Abstract

Whitfield explores the transnational recreation of a nineteenthcentury event in twentieth-century fictions and their exemplary role in serving local concerns while also connecting old and new homelands and bridging a century-long temporal divide. She shows how in the nineteenth century Welsh emigrants founded settlements in Patagonia, Argentina, with the hope that in this then geographically isolated diaspora, they could maintain their Welsh language and culture better than in a homeland dominated by the power of the British Empire and the English language. The attempt ultimately failed, but in the late twentieth century novels published in Argentina and Wales (in Welsh, Spanish, and English) have offered new representations of life in these settlements. Whitfield analyzes the various reasons for this reconsideration, such as the attraction of a not fully national Argentine identity in the aftermath of some failures of the Argentine state.

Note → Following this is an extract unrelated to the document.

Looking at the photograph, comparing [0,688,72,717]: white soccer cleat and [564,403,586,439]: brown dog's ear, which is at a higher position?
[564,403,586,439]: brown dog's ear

In Wales, she shows, ever since 1962, when the playwright and activist Saunders Lewis referred to the Patagonia expedition as “that daring experiment to create a Welsh homeland,” the Patagonian past has been invoked as a model for a future, autonomous Wales. In addition, the immigrants’ landing in Patagonia in 1865 has been widely credited with reviving the interest of Welsh descendants in their parents’ and grandparents’ history. The singularity of the Welsh Patagonian narrative, Whitfield argues, is that it preserves for an Argentine nation of immigrants the memory and legacy of a particular group with peculiarly utopian aspirations, whose leaders settled new frontiers for the nation.